There might be a specific reason to feel anxious around this time of year. Perhaps you have put off all that going-back-to-school organizing. Shopping, carpools and class schedules. Just getting started with these logistics can snap you out of your doldrums. Maybe you just got back from vacation and dread going back to a job you really dislike. Even if it is something like your job that you might not be able to change right now, it helps to at least acknowledge the source of the problem.

Then again, it might just be something you can’t pinpoint. We can’t always blame our bad moods on something. So, if there is nothing you can put your finger on, don’t waste time ruminating on it. Just say to yourself, “Yeah, I get this way every year at this time”. 

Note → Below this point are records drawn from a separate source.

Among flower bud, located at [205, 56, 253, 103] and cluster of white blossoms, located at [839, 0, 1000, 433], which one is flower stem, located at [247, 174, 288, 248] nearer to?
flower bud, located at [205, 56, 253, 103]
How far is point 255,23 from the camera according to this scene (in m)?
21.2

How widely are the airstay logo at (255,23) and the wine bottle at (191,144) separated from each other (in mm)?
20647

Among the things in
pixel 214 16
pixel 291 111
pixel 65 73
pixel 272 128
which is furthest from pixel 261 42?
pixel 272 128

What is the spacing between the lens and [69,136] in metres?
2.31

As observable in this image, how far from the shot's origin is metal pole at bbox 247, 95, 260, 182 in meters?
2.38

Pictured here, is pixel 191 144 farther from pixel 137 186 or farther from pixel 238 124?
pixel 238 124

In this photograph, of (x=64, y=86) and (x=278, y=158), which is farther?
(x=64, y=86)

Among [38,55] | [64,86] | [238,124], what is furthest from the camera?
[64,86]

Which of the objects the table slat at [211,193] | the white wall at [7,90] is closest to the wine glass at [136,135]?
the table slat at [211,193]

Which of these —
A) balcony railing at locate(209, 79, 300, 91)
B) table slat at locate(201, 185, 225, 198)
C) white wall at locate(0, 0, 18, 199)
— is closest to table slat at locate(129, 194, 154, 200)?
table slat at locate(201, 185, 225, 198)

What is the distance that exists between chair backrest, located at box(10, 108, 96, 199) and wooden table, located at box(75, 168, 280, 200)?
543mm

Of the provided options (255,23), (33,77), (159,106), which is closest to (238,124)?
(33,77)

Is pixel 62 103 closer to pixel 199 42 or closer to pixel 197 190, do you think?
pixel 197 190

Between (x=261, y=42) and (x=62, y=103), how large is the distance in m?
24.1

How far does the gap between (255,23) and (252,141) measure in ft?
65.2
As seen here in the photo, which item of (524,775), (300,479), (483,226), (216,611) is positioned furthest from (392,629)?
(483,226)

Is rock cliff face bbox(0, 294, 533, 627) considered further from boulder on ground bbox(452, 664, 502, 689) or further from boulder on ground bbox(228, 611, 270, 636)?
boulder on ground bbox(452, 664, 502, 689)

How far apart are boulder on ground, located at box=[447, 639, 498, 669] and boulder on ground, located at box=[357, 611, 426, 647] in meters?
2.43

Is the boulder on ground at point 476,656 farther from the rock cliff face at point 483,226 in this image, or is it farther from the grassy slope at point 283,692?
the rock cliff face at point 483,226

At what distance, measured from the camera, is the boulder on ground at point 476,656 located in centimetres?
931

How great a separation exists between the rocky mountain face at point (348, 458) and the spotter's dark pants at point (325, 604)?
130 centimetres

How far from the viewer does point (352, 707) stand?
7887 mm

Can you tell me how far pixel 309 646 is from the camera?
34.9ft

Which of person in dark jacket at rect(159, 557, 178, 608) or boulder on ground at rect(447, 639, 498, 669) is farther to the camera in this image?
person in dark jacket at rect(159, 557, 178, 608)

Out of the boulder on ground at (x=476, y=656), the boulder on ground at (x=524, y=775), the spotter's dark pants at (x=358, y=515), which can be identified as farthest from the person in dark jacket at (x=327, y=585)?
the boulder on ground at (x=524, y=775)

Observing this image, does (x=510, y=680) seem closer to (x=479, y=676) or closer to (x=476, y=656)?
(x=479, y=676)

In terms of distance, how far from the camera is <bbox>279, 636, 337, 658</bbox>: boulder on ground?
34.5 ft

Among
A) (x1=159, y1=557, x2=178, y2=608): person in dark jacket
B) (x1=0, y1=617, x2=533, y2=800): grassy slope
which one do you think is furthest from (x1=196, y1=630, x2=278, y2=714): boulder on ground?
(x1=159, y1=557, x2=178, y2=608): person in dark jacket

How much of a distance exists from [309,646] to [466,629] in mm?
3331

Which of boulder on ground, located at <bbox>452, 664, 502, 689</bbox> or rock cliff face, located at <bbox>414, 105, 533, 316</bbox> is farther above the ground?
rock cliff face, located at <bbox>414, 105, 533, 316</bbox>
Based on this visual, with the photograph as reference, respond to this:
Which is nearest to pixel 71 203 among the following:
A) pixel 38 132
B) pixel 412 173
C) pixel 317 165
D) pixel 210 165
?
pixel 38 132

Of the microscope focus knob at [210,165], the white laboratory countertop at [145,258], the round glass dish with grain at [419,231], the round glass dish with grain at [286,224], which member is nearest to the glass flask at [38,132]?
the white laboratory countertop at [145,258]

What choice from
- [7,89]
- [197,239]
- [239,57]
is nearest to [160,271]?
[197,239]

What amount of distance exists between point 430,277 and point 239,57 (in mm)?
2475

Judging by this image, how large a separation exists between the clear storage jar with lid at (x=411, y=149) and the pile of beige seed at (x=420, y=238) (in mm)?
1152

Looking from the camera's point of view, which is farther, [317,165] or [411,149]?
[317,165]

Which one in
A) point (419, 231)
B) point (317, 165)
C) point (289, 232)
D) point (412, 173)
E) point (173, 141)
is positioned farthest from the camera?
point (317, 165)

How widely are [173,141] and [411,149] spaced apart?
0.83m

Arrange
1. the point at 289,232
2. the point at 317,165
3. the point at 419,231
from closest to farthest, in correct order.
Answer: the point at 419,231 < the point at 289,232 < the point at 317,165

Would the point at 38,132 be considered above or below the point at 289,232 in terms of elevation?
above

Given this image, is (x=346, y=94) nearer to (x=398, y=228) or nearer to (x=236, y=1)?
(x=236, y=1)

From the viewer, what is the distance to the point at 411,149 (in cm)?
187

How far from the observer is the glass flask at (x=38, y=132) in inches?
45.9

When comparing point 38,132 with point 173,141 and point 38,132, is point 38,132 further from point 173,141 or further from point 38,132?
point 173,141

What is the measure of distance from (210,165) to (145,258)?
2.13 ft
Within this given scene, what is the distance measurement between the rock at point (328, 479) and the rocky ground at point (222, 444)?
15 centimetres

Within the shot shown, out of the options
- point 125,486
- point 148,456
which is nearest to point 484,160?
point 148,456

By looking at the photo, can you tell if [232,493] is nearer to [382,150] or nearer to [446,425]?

Think of something coming soon that you love. It could be Halloween, Thanksgiving, college football, or just a pumpkin spiced latte. Whatever it is, it is something to look forward to and keeps the larger picture in mind. Remember, this too shall pass. 

Of course, all the usual advice applies here as with other mental health issues. Exercise and spend time outdoors. Eat a healthy diet. Spend time with friends and family. Stay off social media, all these people that seem to have perfect lives are just as messed up as we are. 

So, the best advice is to realize we have a problem and either change our circumstances or deal with the short down time. It is a good idea to seek professional advice if the doldrums last more than a week or so or if it really incapacitates you. Only you can tell if this is the case. But knowing that mental health is as important as physical health is a good first step.